王艷
要求?“補天之手、貫虱之睛、靈慧虛和、心細如發”,這是明代周嘉胄在《裝潢志》里要求古籍修復師所具備的本領。古籍修復不僅是個手藝活,還要有中國古典文化知識的積累。目前國內只有南京藝術學院、南京金陵科技學院以及遼寧的一所高校設立了古籍修復專業,招生人數不多。更普遍的傳授方式還是師父帶徒弟,手把手地教。
工具?修復古籍的工作區像廚房一樣,有豆漿機、面粉,還有冰箱。被蟲蛀的古籍需要冷藏,以防細菌進一步感染;豆漿機和面粉則用來熬制糨糊,陰天濕度大,就熬得濃,晴天則熬得稀;修復的書如果紙張厚,也要熬得濃一點,紙張薄,就稀一點。要確保糨糊刷到書頁的時候不濃不稀,粘上毛邊紙之后干凈平整,沒褶皺。
工序?一本書從書庫提取后,修復師先要拍照存檔,記錄下種種病害,然后進行拆頁、編號、選配補紙、清潔書頁、修補、潤濕壓平、折頁、錘平、壓實、齊欄、打眼、穿稔、捆結、裝訂、貼書簽等十幾道工序。
方法?古書多磨難,蟲蛀、鼠嚙、火燼、脆化、酸化、粘連、絮化……每一種疑難雜癥都不好對付。被酸化的,得采取酸堿中和的辦法,把古籍的書葉泡在堿性溶液里;書頁粘連的,得給古籍包上皮紙和毛巾,放在竹屜蒸籠上蒸熏,讓紙張間的墨汁和水漬慢慢化開。古籍修復師的每一個動作都如履薄冰,稍有不慎都將對書籍造成不可挽回的損失。
前景?經過不斷的實踐摸索,2006年,國家圖書館古籍修復組主持編制了文化部頒布的《古籍修復技術規范與質量要求》、《古籍特藏破損定級標準》兩個行業標準,并將引入紙漿補書機、紙張纖維分析系統、靜音吸附臺、冷光無影燈、激光雕刻機等設備。行業標準有所規范,行業效率也在提高,國家越來越重視,古籍修復的前景似乎越來越好。

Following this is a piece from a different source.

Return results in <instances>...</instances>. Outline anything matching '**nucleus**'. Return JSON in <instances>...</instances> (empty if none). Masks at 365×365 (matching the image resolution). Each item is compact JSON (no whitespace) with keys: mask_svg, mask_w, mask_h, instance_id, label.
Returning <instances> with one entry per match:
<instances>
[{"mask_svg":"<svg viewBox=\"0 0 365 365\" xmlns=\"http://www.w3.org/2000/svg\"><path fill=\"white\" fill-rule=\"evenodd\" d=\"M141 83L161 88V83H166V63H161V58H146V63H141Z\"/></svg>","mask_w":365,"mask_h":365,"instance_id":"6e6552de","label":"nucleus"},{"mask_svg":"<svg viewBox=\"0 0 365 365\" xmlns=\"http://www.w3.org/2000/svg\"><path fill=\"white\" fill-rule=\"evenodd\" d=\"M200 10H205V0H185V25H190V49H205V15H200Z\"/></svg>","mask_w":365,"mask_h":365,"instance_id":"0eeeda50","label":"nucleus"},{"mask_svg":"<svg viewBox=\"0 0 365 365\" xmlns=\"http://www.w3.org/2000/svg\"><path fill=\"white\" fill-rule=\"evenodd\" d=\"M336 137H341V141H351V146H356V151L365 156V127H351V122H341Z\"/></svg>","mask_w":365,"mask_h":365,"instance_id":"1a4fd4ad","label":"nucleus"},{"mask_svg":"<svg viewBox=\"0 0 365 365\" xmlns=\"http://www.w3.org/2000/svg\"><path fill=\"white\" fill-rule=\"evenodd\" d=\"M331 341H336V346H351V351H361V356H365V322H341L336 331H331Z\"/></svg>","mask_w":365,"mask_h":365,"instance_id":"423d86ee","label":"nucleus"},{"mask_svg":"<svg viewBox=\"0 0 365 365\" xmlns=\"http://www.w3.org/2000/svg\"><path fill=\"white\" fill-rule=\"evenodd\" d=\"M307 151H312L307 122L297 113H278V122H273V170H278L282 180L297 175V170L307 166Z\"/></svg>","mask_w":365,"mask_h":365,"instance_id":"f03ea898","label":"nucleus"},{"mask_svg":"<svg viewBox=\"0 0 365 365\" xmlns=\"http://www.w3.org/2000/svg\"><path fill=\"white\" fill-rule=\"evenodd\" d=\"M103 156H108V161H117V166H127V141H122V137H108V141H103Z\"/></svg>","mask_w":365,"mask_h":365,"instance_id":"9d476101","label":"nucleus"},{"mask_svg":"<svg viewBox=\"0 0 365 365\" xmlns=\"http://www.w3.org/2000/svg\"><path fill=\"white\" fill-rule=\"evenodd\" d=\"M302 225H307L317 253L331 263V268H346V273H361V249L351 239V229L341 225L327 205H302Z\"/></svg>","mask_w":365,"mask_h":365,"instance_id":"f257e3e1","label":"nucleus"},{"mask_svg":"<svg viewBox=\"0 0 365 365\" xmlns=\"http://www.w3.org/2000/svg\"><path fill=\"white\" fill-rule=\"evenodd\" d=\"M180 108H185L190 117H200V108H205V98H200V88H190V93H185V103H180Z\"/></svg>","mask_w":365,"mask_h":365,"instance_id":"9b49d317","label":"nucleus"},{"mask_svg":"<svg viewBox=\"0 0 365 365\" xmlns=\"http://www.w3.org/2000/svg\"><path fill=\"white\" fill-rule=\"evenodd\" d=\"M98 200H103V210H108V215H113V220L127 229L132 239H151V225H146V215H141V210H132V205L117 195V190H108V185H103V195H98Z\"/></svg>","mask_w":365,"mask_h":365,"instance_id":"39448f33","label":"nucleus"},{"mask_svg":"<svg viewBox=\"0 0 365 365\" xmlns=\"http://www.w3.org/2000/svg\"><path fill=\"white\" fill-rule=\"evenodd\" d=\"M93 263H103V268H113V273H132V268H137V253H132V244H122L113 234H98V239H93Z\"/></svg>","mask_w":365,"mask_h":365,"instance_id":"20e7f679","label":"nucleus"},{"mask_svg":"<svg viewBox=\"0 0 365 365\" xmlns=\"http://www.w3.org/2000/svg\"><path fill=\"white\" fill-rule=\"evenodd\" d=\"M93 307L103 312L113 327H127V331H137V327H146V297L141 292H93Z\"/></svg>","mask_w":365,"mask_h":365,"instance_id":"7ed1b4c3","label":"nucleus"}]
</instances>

個案一:1986年,余師傅高中畢業,被分配到廣東省立中山圖書館(以下簡稱“省圖”)閱覽室。當時,省圖特藏部收藏著近47萬冊古籍,其中一部分已經出現不同程度的蟲蛀、污垢、霉爛、焦脆、水濕等損壞現象。當圖書館發起“救亡古籍”的行動時,全館僅有兩名古籍修復師,年紀均比較大,修復手藝“絕傳”的問題亟待解決。余師傅性情沉穩,話不多,搭上了這次培養新人的列車,便從閱覽室來到了特藏部,隨后被派去湖南圖書館學習,“拿著領導的介紹信就出發了,當時是1992年,去到湖南才發現這里還是憑糧票吃飯呢!”
近30年的修書生涯中,余師傅印象最深刻的修書經歷是2006年修的一本《李氏族譜》。當時余師傅看到這兩大冊線裝本,幾乎無從下手,書頁粘連、蟲蛀嚴重,已經無法翻閱。修書期間,恰逢妻子懷孕,家里、單位兩頭跑,等到兩冊古籍被修成平平整整的8本書,自己的孩子也幾乎同時出世。
個案二:畢業于南京藝術學院的小沙已經在省圖實習兩個月,“大概和自己性格中的一部分比較像吧,坐在書桌前,看著古書,心靜得下來,就干了這一行。”?第一次修書,古籍給小沙的印象并非典雅精致,而是破舊霉爛,“就在想它到底經歷了什么。修完了之后,那種成就感讓人開心”。雖然資歷尚淺,仍在前人的經驗里摸索,但小沙堅信未來大有所為,“很多人不能接受創新,但我是接受的,國外很多技術,這些在國內都是空白,可以去突破。”?不過,這一行從來拒絕澎湃的激情,“激情當然有,沒有就不會去學這個了。但是這個激情呢,要慢慢沉淀,不是大江大河,而是潺潺細流。”